— Скулить некогда, — огрызнулся Егор, — работать надо, кормиться…
— Эх, Егор, Егор… Не ожидал. — Федор отошел к окну, долго смотрел на улицу. Посередине проезжей части в грязи барахтались двое пьяных. Один упал, нелепо задрав ноги, а другой захотел помочь, но и сам свалился, уронив картуз в зловонную лужу, поверх которой плавали утиные перья. Мастеровые хватались друг за друга, бессмысленно хохотали, матерились, пугая редких прохожих, карабкались из грязи, но снова падали и опять пьяно хохотали.
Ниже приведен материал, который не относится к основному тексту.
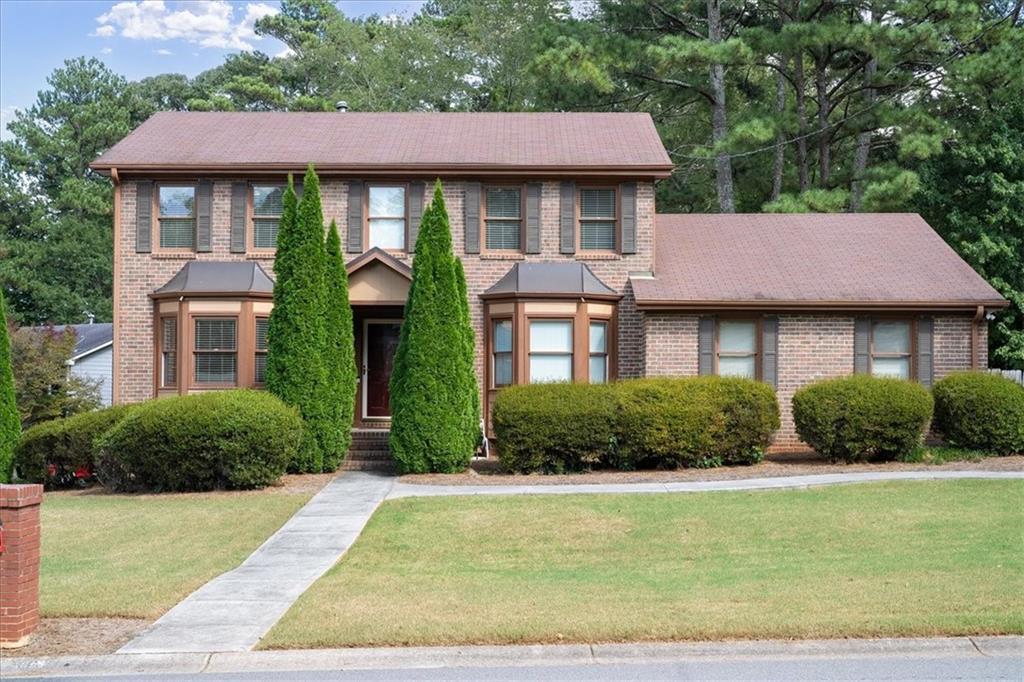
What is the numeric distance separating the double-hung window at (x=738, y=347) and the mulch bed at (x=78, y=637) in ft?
47.4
— Погляди на этих мужиков, — позвал Афанасьев брата, — погляди… Самое страшное, что им сейчас хорошо… Они не знают другой жизни, работа отупляет, превращает в скотов. Они не знают, что даже в тюрьме не так плохо, как здесь… Кто им расскажет об этом? Кто, если не мы? Кого они послушают лучше — барина сытого и чужого или тебя, меня — своих людей, хлебнувших лиха, знающих рабочую жизнь изнутри, с донышка. Кто, Егор, вытащит их из этой грязи, кто научит, что есть другая жизнь, пусть не богаче, но лучше этой? Что молчишь? Думаешь, как лучше прокормиться?
— Не придирайся к слову, — вяло сказал Егор, — не злись.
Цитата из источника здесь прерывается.